Shanxi Pioneer Hardware Industrial Co., a plaintiff in a Court of International Trade case over an antidumping administrative review on steel nails from China, will appeal the court's decision to the U.S. Court of Appeals for the Federal Circuit, it said in an Aug. 4 notice of appeal. Judge Leo Gordon said the Commerce Department has a right to apply total adverse facts available for a mandatory respondent's failure to provide its factors of production data on a control number-specific basis in antidumping cases (see 2106090048). Shanxi was one of the three mandatory respondents for the administrative review and received a total AFA duty margin of 118.04% (Xi'An Metals Import & Export Co., Ltd. et al. v. United States, CIT #20-00103).
The Commerce Department permissibly relied on total adverse facts available in an antidumping case in light of the Court of International Trade's orders, the Department of Justice argued in July 30 final comments on Commerce's remand results. The respondent, Hung Vuong Group, attempted to submit new factual information in the case before the remand was filed, but no such authority exists for this submission to be accepted, DOJ said (Hung Vuong Corp., et al. v. United States, CIT #19-00055).
The Commerce Department unlawfully selected Malaysia as its surrogate country in an antidumping duty administrative review and the decision should be remanded by the Court of International Trade for reconsideration of selecting Romania instead, plaintiffs in a case challenging the review said in July 30 comments opposing the first remand results. Seeing as the remand itself recognizes the superiority of the Romanian data and acknowledges certain input data from Malaysia is aberrational, the court should hold that Commerce's reliance on Malaysia as the surrogate nation is unlawful, the plaintiffs said (Carbon Activated Tianjin Co., Ltd. et al. v. United States, CIT #20-00007).
The following lawsuits were recently filed at the Court of International Trade:
Stanley Black & Decker moved to stay proceedings in its case challenging the Section 232 steel and aluminum tariff expansion to include steel "derivative" products, in a July 30 filing in the Court of International Trade pending the appeal of the PrimeSource Building Products v. U.S. case (Stanley Black & Decker v. U.S., CIT #21-00262).

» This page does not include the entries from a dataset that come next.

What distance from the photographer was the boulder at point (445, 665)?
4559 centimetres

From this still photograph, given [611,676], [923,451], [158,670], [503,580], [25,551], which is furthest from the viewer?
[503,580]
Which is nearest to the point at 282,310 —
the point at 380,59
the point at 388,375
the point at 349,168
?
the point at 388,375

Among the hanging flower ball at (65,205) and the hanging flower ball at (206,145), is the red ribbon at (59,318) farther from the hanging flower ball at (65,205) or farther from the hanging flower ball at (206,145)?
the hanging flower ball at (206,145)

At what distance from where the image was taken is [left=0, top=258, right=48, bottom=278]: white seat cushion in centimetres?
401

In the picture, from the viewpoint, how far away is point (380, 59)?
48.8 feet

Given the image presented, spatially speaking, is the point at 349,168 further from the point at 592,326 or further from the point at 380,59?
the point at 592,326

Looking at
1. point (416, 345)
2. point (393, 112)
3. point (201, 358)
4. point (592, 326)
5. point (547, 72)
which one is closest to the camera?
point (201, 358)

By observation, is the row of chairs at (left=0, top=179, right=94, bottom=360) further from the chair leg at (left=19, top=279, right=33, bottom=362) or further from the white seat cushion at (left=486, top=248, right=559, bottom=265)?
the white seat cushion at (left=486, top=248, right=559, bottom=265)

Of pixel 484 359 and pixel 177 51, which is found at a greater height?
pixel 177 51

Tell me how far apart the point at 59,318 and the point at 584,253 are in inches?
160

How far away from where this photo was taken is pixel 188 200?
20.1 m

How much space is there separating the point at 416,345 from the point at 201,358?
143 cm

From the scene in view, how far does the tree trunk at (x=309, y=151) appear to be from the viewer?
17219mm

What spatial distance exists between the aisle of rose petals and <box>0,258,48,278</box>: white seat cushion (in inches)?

Seeing as the PrimeSource case, currently working its way through the U.S. Court of Appeals for the Federal Circuit, is the case on the forefront of the Section 232 steel derivative tariff question, resolution of Stanley's case should wait until its appeal is settled, the company argued. "The ultimate resolution of the PrimeSource case will likely resolve this matter without the necessity of going to trial, or, alternatively, it may narrow the issues in dispute," the brief said. "Therefore, a stay of this matter until 65 days after a final decision in the PrimeSource case would be the most efficient course of action, serve the interests of the parties, and promote judicial economy." Stanley filed its case after PrimeSource was decided (see 2105270086).
The Court of International Trade stayed the liquidation of steel and aluminum "derivative" imports potentially subject to the Section 232 national security tariffs, in an Aug. 2 decision. Due in part to a recent U.S. Court of Appeals for the Federal Circuit decision, Transpacific Steel LLC et al. v. U.S., CIT permitted the U.S.'s motion for a stay of liquidation for entries that would be assessed the 25% tariff on steel and aluminum derivatives.